**Document**.
* Start *

Can someone help me. I took a blue print of a gearbox from the white pages and making it in inventor and i came to the part of gears and i was wondering if anyone can help me with these gear or knows of a place were i can download the gears.

Dual-Motor, Dual-Speed Robot Transmission

the gears are:
Speed change gear 20 pitch, 20° pressure angle, 1/2” face width, 25 tooth steel gear B-GSS-2025 Small Parts

Bosch pitch change gear 0.7 module, 20° pressure angle, 1/2” face width, 55 tooth steel gear MSG25-55 PIC Designs

Torque gear A 20 pitch, 20° pressure angle, 1/2” face width, 14 tooth steel gear B-GSS-2014 Small Parts

Torque gear B 20 pitch, 20° pressure angle, 1/2” face width, 50 tooth steel gear B-GSS-2050 Small Parts

Torque gear C 20 pitch, 20° pressure angle, 1/2” face width, 25 tooth steel gear B-GSS-2025 Small Parts

Torque gear D 20 pitch, 20° pressure angle, 1/2” face width, 40 tooth steel gear B-GSS-2040 Small Parts

High speed output gear 20 pitch, 20° pressure angle, 1/2” face width, 35 tooth steel gear B-GSS-2035 Small Parts

Shifting gear high speed 20 pitch, 20° pressure angle, 40 tooth steel (303) gear stock A 1C29-Y20040 Stock Drive Products

Low speed output gear 20 pitch, 20° pressure angle, 1/2” face width, 15 tooth steel gear B-GSS-2015 Small Parts

Shifting gear low speed 20 pitch, 20° pressure angle, 1/2” face width, 60 tooth steel gear B-GSS-2060 Small Parts

They have 3d models of all their products in the BostonSpec section of their website. You can probably find gears similar to the ones you’re looking at.

* End *

**Set of tasks**.
a - Answer these questions using the gearbox post:
(i) In what program is the writer building the gearbox?
(ii) How many teeth does Torque gear A have?
(iii) Which supplier is listed for the Bosch pitch change gear?
b - List every torque gear named in the gearbox post, with its part number.
The items that come after this point are from a separate source.

**Data extract**.
* Start *

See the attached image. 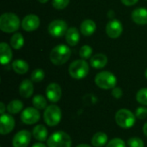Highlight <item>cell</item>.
<instances>
[{
	"label": "cell",
	"instance_id": "d590c367",
	"mask_svg": "<svg viewBox=\"0 0 147 147\" xmlns=\"http://www.w3.org/2000/svg\"><path fill=\"white\" fill-rule=\"evenodd\" d=\"M5 109H7V107H5V105H4L3 102H1L0 103V113H1V115L4 114Z\"/></svg>",
	"mask_w": 147,
	"mask_h": 147
},
{
	"label": "cell",
	"instance_id": "9c48e42d",
	"mask_svg": "<svg viewBox=\"0 0 147 147\" xmlns=\"http://www.w3.org/2000/svg\"><path fill=\"white\" fill-rule=\"evenodd\" d=\"M67 24L63 20H54L48 26V32L53 37H61L67 32Z\"/></svg>",
	"mask_w": 147,
	"mask_h": 147
},
{
	"label": "cell",
	"instance_id": "d4e9b609",
	"mask_svg": "<svg viewBox=\"0 0 147 147\" xmlns=\"http://www.w3.org/2000/svg\"><path fill=\"white\" fill-rule=\"evenodd\" d=\"M32 103H33L34 107L37 109H46V108L47 107V99L41 95L34 96L33 97Z\"/></svg>",
	"mask_w": 147,
	"mask_h": 147
},
{
	"label": "cell",
	"instance_id": "8992f818",
	"mask_svg": "<svg viewBox=\"0 0 147 147\" xmlns=\"http://www.w3.org/2000/svg\"><path fill=\"white\" fill-rule=\"evenodd\" d=\"M89 65L84 59L73 61L69 66V74L74 79L84 78L89 73Z\"/></svg>",
	"mask_w": 147,
	"mask_h": 147
},
{
	"label": "cell",
	"instance_id": "30bf717a",
	"mask_svg": "<svg viewBox=\"0 0 147 147\" xmlns=\"http://www.w3.org/2000/svg\"><path fill=\"white\" fill-rule=\"evenodd\" d=\"M31 141V134L27 130H21L12 139L13 147H28Z\"/></svg>",
	"mask_w": 147,
	"mask_h": 147
},
{
	"label": "cell",
	"instance_id": "74e56055",
	"mask_svg": "<svg viewBox=\"0 0 147 147\" xmlns=\"http://www.w3.org/2000/svg\"><path fill=\"white\" fill-rule=\"evenodd\" d=\"M143 133H144V134L147 137V122L143 126Z\"/></svg>",
	"mask_w": 147,
	"mask_h": 147
},
{
	"label": "cell",
	"instance_id": "277c9868",
	"mask_svg": "<svg viewBox=\"0 0 147 147\" xmlns=\"http://www.w3.org/2000/svg\"><path fill=\"white\" fill-rule=\"evenodd\" d=\"M47 147H71V136L62 131H58L51 134L47 140Z\"/></svg>",
	"mask_w": 147,
	"mask_h": 147
},
{
	"label": "cell",
	"instance_id": "603a6c76",
	"mask_svg": "<svg viewBox=\"0 0 147 147\" xmlns=\"http://www.w3.org/2000/svg\"><path fill=\"white\" fill-rule=\"evenodd\" d=\"M12 68L17 74H25L28 71V65L26 61L22 59H16L12 63Z\"/></svg>",
	"mask_w": 147,
	"mask_h": 147
},
{
	"label": "cell",
	"instance_id": "f1b7e54d",
	"mask_svg": "<svg viewBox=\"0 0 147 147\" xmlns=\"http://www.w3.org/2000/svg\"><path fill=\"white\" fill-rule=\"evenodd\" d=\"M92 54V48L91 47L88 46V45H84L80 48L79 51V55L82 59H89Z\"/></svg>",
	"mask_w": 147,
	"mask_h": 147
},
{
	"label": "cell",
	"instance_id": "ab89813d",
	"mask_svg": "<svg viewBox=\"0 0 147 147\" xmlns=\"http://www.w3.org/2000/svg\"><path fill=\"white\" fill-rule=\"evenodd\" d=\"M38 1H39L40 3H47L48 0H38Z\"/></svg>",
	"mask_w": 147,
	"mask_h": 147
},
{
	"label": "cell",
	"instance_id": "2e32d148",
	"mask_svg": "<svg viewBox=\"0 0 147 147\" xmlns=\"http://www.w3.org/2000/svg\"><path fill=\"white\" fill-rule=\"evenodd\" d=\"M132 19L137 24H147V9L144 8L135 9L132 13Z\"/></svg>",
	"mask_w": 147,
	"mask_h": 147
},
{
	"label": "cell",
	"instance_id": "8fae6325",
	"mask_svg": "<svg viewBox=\"0 0 147 147\" xmlns=\"http://www.w3.org/2000/svg\"><path fill=\"white\" fill-rule=\"evenodd\" d=\"M15 127V119L11 115L3 114L0 117V133L2 135L8 134L13 131Z\"/></svg>",
	"mask_w": 147,
	"mask_h": 147
},
{
	"label": "cell",
	"instance_id": "484cf974",
	"mask_svg": "<svg viewBox=\"0 0 147 147\" xmlns=\"http://www.w3.org/2000/svg\"><path fill=\"white\" fill-rule=\"evenodd\" d=\"M24 44V39L23 36L22 35V34L20 33H16L14 34L10 39V45L14 49H20Z\"/></svg>",
	"mask_w": 147,
	"mask_h": 147
},
{
	"label": "cell",
	"instance_id": "83f0119b",
	"mask_svg": "<svg viewBox=\"0 0 147 147\" xmlns=\"http://www.w3.org/2000/svg\"><path fill=\"white\" fill-rule=\"evenodd\" d=\"M45 78V73L43 71V70L41 69H36L34 70L32 74H31V80L34 83H39L41 82Z\"/></svg>",
	"mask_w": 147,
	"mask_h": 147
},
{
	"label": "cell",
	"instance_id": "d6a6232c",
	"mask_svg": "<svg viewBox=\"0 0 147 147\" xmlns=\"http://www.w3.org/2000/svg\"><path fill=\"white\" fill-rule=\"evenodd\" d=\"M70 0H53V6L57 9H63L67 7Z\"/></svg>",
	"mask_w": 147,
	"mask_h": 147
},
{
	"label": "cell",
	"instance_id": "ba28073f",
	"mask_svg": "<svg viewBox=\"0 0 147 147\" xmlns=\"http://www.w3.org/2000/svg\"><path fill=\"white\" fill-rule=\"evenodd\" d=\"M40 114L39 109L34 107H28L25 109L21 114V121L26 125H33L37 123L40 121Z\"/></svg>",
	"mask_w": 147,
	"mask_h": 147
},
{
	"label": "cell",
	"instance_id": "836d02e7",
	"mask_svg": "<svg viewBox=\"0 0 147 147\" xmlns=\"http://www.w3.org/2000/svg\"><path fill=\"white\" fill-rule=\"evenodd\" d=\"M112 96H113L115 99H120V98H121L122 96H123V91H122L121 88L116 87V86H115V88H113V90H112Z\"/></svg>",
	"mask_w": 147,
	"mask_h": 147
},
{
	"label": "cell",
	"instance_id": "b9f144b4",
	"mask_svg": "<svg viewBox=\"0 0 147 147\" xmlns=\"http://www.w3.org/2000/svg\"><path fill=\"white\" fill-rule=\"evenodd\" d=\"M146 1H147V0H146Z\"/></svg>",
	"mask_w": 147,
	"mask_h": 147
},
{
	"label": "cell",
	"instance_id": "8d00e7d4",
	"mask_svg": "<svg viewBox=\"0 0 147 147\" xmlns=\"http://www.w3.org/2000/svg\"><path fill=\"white\" fill-rule=\"evenodd\" d=\"M32 147H47L46 145H44L42 142H39V143H35L34 145H33Z\"/></svg>",
	"mask_w": 147,
	"mask_h": 147
},
{
	"label": "cell",
	"instance_id": "ffe728a7",
	"mask_svg": "<svg viewBox=\"0 0 147 147\" xmlns=\"http://www.w3.org/2000/svg\"><path fill=\"white\" fill-rule=\"evenodd\" d=\"M79 39H80L79 32L76 28L71 27L67 30V32L65 34V40H66V42L70 46H71V47L76 46L78 43Z\"/></svg>",
	"mask_w": 147,
	"mask_h": 147
},
{
	"label": "cell",
	"instance_id": "4316f807",
	"mask_svg": "<svg viewBox=\"0 0 147 147\" xmlns=\"http://www.w3.org/2000/svg\"><path fill=\"white\" fill-rule=\"evenodd\" d=\"M136 100L139 103L147 106V88L140 89L136 94Z\"/></svg>",
	"mask_w": 147,
	"mask_h": 147
},
{
	"label": "cell",
	"instance_id": "e575fe53",
	"mask_svg": "<svg viewBox=\"0 0 147 147\" xmlns=\"http://www.w3.org/2000/svg\"><path fill=\"white\" fill-rule=\"evenodd\" d=\"M121 3L127 6H132V5H134L139 0H121Z\"/></svg>",
	"mask_w": 147,
	"mask_h": 147
},
{
	"label": "cell",
	"instance_id": "7c38bea8",
	"mask_svg": "<svg viewBox=\"0 0 147 147\" xmlns=\"http://www.w3.org/2000/svg\"><path fill=\"white\" fill-rule=\"evenodd\" d=\"M46 96L51 102H58L62 97L61 87L56 83L48 84L46 89Z\"/></svg>",
	"mask_w": 147,
	"mask_h": 147
},
{
	"label": "cell",
	"instance_id": "7a4b0ae2",
	"mask_svg": "<svg viewBox=\"0 0 147 147\" xmlns=\"http://www.w3.org/2000/svg\"><path fill=\"white\" fill-rule=\"evenodd\" d=\"M115 120L116 124L124 129H129L133 127L136 121L135 114L127 109H121L115 114Z\"/></svg>",
	"mask_w": 147,
	"mask_h": 147
},
{
	"label": "cell",
	"instance_id": "cb8c5ba5",
	"mask_svg": "<svg viewBox=\"0 0 147 147\" xmlns=\"http://www.w3.org/2000/svg\"><path fill=\"white\" fill-rule=\"evenodd\" d=\"M23 109V103L20 100H13L7 105V110L10 115H16Z\"/></svg>",
	"mask_w": 147,
	"mask_h": 147
},
{
	"label": "cell",
	"instance_id": "5b68a950",
	"mask_svg": "<svg viewBox=\"0 0 147 147\" xmlns=\"http://www.w3.org/2000/svg\"><path fill=\"white\" fill-rule=\"evenodd\" d=\"M43 118L45 123L49 127H55L57 126L62 118V112L59 106L55 104L49 105L46 108Z\"/></svg>",
	"mask_w": 147,
	"mask_h": 147
},
{
	"label": "cell",
	"instance_id": "7402d4cb",
	"mask_svg": "<svg viewBox=\"0 0 147 147\" xmlns=\"http://www.w3.org/2000/svg\"><path fill=\"white\" fill-rule=\"evenodd\" d=\"M108 143V135L103 132L95 134L91 139V144L94 147H102Z\"/></svg>",
	"mask_w": 147,
	"mask_h": 147
},
{
	"label": "cell",
	"instance_id": "9a60e30c",
	"mask_svg": "<svg viewBox=\"0 0 147 147\" xmlns=\"http://www.w3.org/2000/svg\"><path fill=\"white\" fill-rule=\"evenodd\" d=\"M34 93V84L33 81L29 79H24L19 86V94L24 98L30 97Z\"/></svg>",
	"mask_w": 147,
	"mask_h": 147
},
{
	"label": "cell",
	"instance_id": "60d3db41",
	"mask_svg": "<svg viewBox=\"0 0 147 147\" xmlns=\"http://www.w3.org/2000/svg\"><path fill=\"white\" fill-rule=\"evenodd\" d=\"M145 74H146V78H147V69L146 70V73H145Z\"/></svg>",
	"mask_w": 147,
	"mask_h": 147
},
{
	"label": "cell",
	"instance_id": "1f68e13d",
	"mask_svg": "<svg viewBox=\"0 0 147 147\" xmlns=\"http://www.w3.org/2000/svg\"><path fill=\"white\" fill-rule=\"evenodd\" d=\"M106 147H126V144L121 139L115 138L108 142Z\"/></svg>",
	"mask_w": 147,
	"mask_h": 147
},
{
	"label": "cell",
	"instance_id": "d6986e66",
	"mask_svg": "<svg viewBox=\"0 0 147 147\" xmlns=\"http://www.w3.org/2000/svg\"><path fill=\"white\" fill-rule=\"evenodd\" d=\"M96 25L94 21L90 19L84 20L80 25V31L84 36H90L96 31Z\"/></svg>",
	"mask_w": 147,
	"mask_h": 147
},
{
	"label": "cell",
	"instance_id": "4fadbf2b",
	"mask_svg": "<svg viewBox=\"0 0 147 147\" xmlns=\"http://www.w3.org/2000/svg\"><path fill=\"white\" fill-rule=\"evenodd\" d=\"M123 27L119 20H112L108 22L106 26V33L109 37L116 39L122 34Z\"/></svg>",
	"mask_w": 147,
	"mask_h": 147
},
{
	"label": "cell",
	"instance_id": "52a82bcc",
	"mask_svg": "<svg viewBox=\"0 0 147 147\" xmlns=\"http://www.w3.org/2000/svg\"><path fill=\"white\" fill-rule=\"evenodd\" d=\"M95 83L101 89L110 90L116 86L117 78L113 73L109 71H102L96 76Z\"/></svg>",
	"mask_w": 147,
	"mask_h": 147
},
{
	"label": "cell",
	"instance_id": "f35d334b",
	"mask_svg": "<svg viewBox=\"0 0 147 147\" xmlns=\"http://www.w3.org/2000/svg\"><path fill=\"white\" fill-rule=\"evenodd\" d=\"M76 147H91V146H89V145H87V144H80V145L77 146Z\"/></svg>",
	"mask_w": 147,
	"mask_h": 147
},
{
	"label": "cell",
	"instance_id": "e0dca14e",
	"mask_svg": "<svg viewBox=\"0 0 147 147\" xmlns=\"http://www.w3.org/2000/svg\"><path fill=\"white\" fill-rule=\"evenodd\" d=\"M0 61L2 65H6L10 62L12 59V51L7 43L2 42L0 44Z\"/></svg>",
	"mask_w": 147,
	"mask_h": 147
},
{
	"label": "cell",
	"instance_id": "3957f363",
	"mask_svg": "<svg viewBox=\"0 0 147 147\" xmlns=\"http://www.w3.org/2000/svg\"><path fill=\"white\" fill-rule=\"evenodd\" d=\"M20 27V19L14 13H4L0 17V29L5 33H13Z\"/></svg>",
	"mask_w": 147,
	"mask_h": 147
},
{
	"label": "cell",
	"instance_id": "ac0fdd59",
	"mask_svg": "<svg viewBox=\"0 0 147 147\" xmlns=\"http://www.w3.org/2000/svg\"><path fill=\"white\" fill-rule=\"evenodd\" d=\"M32 134L34 136V138L40 141V142H43L47 140V137H48V132L47 127L44 125H37L36 127H34Z\"/></svg>",
	"mask_w": 147,
	"mask_h": 147
},
{
	"label": "cell",
	"instance_id": "6da1fadb",
	"mask_svg": "<svg viewBox=\"0 0 147 147\" xmlns=\"http://www.w3.org/2000/svg\"><path fill=\"white\" fill-rule=\"evenodd\" d=\"M71 49L65 45H58L50 53V60L53 65H61L65 64L71 57Z\"/></svg>",
	"mask_w": 147,
	"mask_h": 147
},
{
	"label": "cell",
	"instance_id": "4dcf8cb0",
	"mask_svg": "<svg viewBox=\"0 0 147 147\" xmlns=\"http://www.w3.org/2000/svg\"><path fill=\"white\" fill-rule=\"evenodd\" d=\"M135 116L139 120H144L147 117V108L145 106L139 107L135 110Z\"/></svg>",
	"mask_w": 147,
	"mask_h": 147
},
{
	"label": "cell",
	"instance_id": "5bb4252c",
	"mask_svg": "<svg viewBox=\"0 0 147 147\" xmlns=\"http://www.w3.org/2000/svg\"><path fill=\"white\" fill-rule=\"evenodd\" d=\"M40 26V18L36 15H28L22 21V28L28 32L36 30Z\"/></svg>",
	"mask_w": 147,
	"mask_h": 147
},
{
	"label": "cell",
	"instance_id": "44dd1931",
	"mask_svg": "<svg viewBox=\"0 0 147 147\" xmlns=\"http://www.w3.org/2000/svg\"><path fill=\"white\" fill-rule=\"evenodd\" d=\"M108 63V58L103 53H98L94 55L90 59V65L92 67L96 69H102Z\"/></svg>",
	"mask_w": 147,
	"mask_h": 147
},
{
	"label": "cell",
	"instance_id": "f546056e",
	"mask_svg": "<svg viewBox=\"0 0 147 147\" xmlns=\"http://www.w3.org/2000/svg\"><path fill=\"white\" fill-rule=\"evenodd\" d=\"M127 145L129 147H145L144 141L138 137H133L130 138L127 140Z\"/></svg>",
	"mask_w": 147,
	"mask_h": 147
}]
</instances>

* End *

**Task responses**.
a -
(i) Inventor
(ii) 14
(iii) PIC Designs

b -
Torque gear A: B-GSS-2014
Torque gear B: B-GSS-2050
Torque gear C: B-GSS-2025
Torque gear D: B-GSS-2040